I have json data which is in the structure below:
{"Text1": 4, "Text2": 1, "TextN": 123}
I want to read the json file and make a dataframe such as
Each key value pairs will be a row in the dataframe and I need to need headers "Sentence" and "Label". I tried with using lines = True but it returns all the key-value pairs in one row.
data_df = pd.read_json(PATH_TO_DATA, lines = True)
What is the correct way to load such json data?
CodePudding user response:
you can use:
with open('json_example.json') as json_data:
data = json.load(json_data)
df=pd.DataFrame.from_dict(data,orient='index').reset_index().rename(columns={'index':'Sentence',0:'Label'})
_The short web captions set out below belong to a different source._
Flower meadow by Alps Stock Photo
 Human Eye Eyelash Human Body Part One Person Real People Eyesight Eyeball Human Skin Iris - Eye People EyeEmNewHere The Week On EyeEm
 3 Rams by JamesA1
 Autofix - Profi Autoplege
CodePudding user response:
Easy way that I remember
import pandas as pd
import json
with open("./data.json", "r") as f:
data = json.load(f)
df = pd.DataFrame({"Sentence": data.keys(), "Label": data.values()})
With read_json
To read straight from the file using read_json
, you can use something like:
pd.read_json("./data.json", lines=True)\
.T\
.reset_index()\
.rename(columns={"index": "Sentence", 0: "Labels"})
Explanation
A little dirty but as you probably noticed, lines=True
isn't completely sufficient so the above transposes the result so that you have
(index) | 0 |
---|---|
Text1 | 4 |
Text2 | 1 |
TextN | 123 |
So then resetting the index moves the index over to be a column named "index" and then renaming the columns.